When SA business success story The Yoghurt Shop needed a new location in order to expand, a former onion processing shop in Salisbury would prove the perfect location.
Yogurt Shop business development manager Brandon Reynolds said the decision to move to the City of Salisbury from Adelaide’s west was a no-brainer once they looked into it.
“One of the big reasons we moved to Salisbury was because we could scale up,’’ Reynolds said.
“The area had all the land and infrastructure we needed in the industry. We send most of our goods either interstate or overseas, and some of the biggest transport hubs in the state are only a kilometre or so away.
“The roads are built for the industry, so nobody has problems getting in…even just recently we have moved a whole bunch of admin staff here to consolidate that growth.”
The Yoghurt Shop is one of the latest in a long line of success stories within the City of Salisbury’s thriving food and beverage industry. The business launched from a stall in the Adelaide Central Market in 2003, and 16 years later has sold 25 million tubs of yogurt to more than 20,000 retailers across five countries.
Other household food and beverage names located within Salisbury include Bickfords, Inghams, Coca-Cola Amatil, Golden North, and Lion (the producer of Farmers Union Iced Coffee).
Major supporting logistics providers Toll and Border Express have their SA headquarters within Salisbury, while Coles major cold storage facilities are within the City.
The City of Salisbury’s food and beverage industry grew 27 per cent from 2011-16 and employed 1,900 people as of 2016.
The Yogurt Shop’s reasons for setting up in Salisbury in order to become internationally scalable are echoed throughout the region.
Salisbury Council is not only perfectly located in relation to key transport hubs and logistics vital to food production, it offers competitive serviced land. It is also becoming home to a collaborative, co-habitational environment for food and beverage businesses, increasing both the flow of ideas, and the overall competitiveness.
A supportive local council was another reason cited by Salisbury South-based Australian Wholesale Foods.
“Australia Whole Foods has been here since 2011, but we have been in Salisbury since 2000 with our previous business (CopperPot),” said the company’s director of foods Ray Khabbaz.
“We moved here firstly because the land was plentiful. Secondly, the council was encouraging people to come and build business opportunities, and thirdly because Salisbury was very close to the transport hubs that move food around the nation.”
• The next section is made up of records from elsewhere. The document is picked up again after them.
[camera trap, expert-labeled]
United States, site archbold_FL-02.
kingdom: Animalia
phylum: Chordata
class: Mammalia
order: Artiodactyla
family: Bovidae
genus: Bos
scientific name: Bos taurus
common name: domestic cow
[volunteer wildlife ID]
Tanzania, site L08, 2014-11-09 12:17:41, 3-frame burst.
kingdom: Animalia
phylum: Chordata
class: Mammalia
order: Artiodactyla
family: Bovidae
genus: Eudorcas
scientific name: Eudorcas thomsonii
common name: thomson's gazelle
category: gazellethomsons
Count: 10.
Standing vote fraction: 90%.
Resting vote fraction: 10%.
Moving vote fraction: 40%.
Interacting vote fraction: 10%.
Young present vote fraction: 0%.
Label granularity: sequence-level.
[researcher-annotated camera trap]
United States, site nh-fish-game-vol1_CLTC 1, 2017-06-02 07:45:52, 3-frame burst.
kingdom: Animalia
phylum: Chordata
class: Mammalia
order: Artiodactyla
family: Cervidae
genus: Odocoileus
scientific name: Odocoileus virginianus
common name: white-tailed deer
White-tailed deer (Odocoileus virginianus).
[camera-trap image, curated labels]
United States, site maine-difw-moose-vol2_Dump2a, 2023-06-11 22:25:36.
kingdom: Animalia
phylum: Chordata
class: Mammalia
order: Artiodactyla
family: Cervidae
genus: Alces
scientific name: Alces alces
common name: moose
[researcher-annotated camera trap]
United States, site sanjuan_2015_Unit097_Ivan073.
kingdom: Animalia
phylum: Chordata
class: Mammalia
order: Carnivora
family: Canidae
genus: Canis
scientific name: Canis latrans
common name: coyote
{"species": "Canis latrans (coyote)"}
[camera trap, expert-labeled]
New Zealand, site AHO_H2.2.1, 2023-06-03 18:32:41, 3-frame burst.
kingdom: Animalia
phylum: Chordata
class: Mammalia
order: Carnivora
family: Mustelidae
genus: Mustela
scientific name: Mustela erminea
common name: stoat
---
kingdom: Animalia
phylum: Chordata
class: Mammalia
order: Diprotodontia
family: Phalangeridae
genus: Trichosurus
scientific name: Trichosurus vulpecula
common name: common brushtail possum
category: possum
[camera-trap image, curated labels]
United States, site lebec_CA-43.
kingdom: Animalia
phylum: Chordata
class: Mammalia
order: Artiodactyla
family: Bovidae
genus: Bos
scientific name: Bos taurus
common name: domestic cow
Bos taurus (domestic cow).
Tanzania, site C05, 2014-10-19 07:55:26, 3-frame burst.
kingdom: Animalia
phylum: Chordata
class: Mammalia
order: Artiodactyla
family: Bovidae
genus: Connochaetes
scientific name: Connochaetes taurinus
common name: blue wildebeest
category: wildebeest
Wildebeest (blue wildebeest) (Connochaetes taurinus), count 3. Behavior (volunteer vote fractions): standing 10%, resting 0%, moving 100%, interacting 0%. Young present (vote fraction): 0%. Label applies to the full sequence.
The City of Salisbury is home to the Northern Adelaide Food Park, a dedicated food precinct supported by the South Australian Government, which is bringing together food manufacturers, food processors and supporting service providers such as food packaging specialists, storage, logistics and transport companies.
Situated within Edinburgh Parks, the Food Park helps businesses improve their cost competitiveness by co-locating essential services in a collaborative setting.
South Australian cheesemaker La Casa Del Formaggio recently announced it was moving its production from Glynde in Adelaide’s inner northeast to join the Food Park. Auscold Logistics has entered into a contract to secure up to six hectares of land at Edinburgh Parks to expand its specialised transport, logistics and cold storage operations.
Khabbaz said the Food Park would be incredibly beneficial for the businesses involved, and the City of Salisbury itself.
“Those businesses in the city (Adelaide CBD and inner suburbs) where they are limited for growth, and land is a premium, would see similar logistical benefits that we have (if they moved to the Food Park),” Khabbaz said.
In addition to the Food Park, the state’s primary fresh produce wholesale market – the SA Produce Market at Pooraka has had its $25 million expansion approved by the City of Salisbury.
The Council said the allure of the Food Park and the SA Produce Market would lead more food and beverage businesses to move into the region. The area is a particularly compelling option for new business given its skilled workforce, access to competitive transport logistics and competitively priced serviced land.
The City of Salisbury has long been dubbed the engine room of the state, and perhaps it may also earn the title of SA’s food bowl.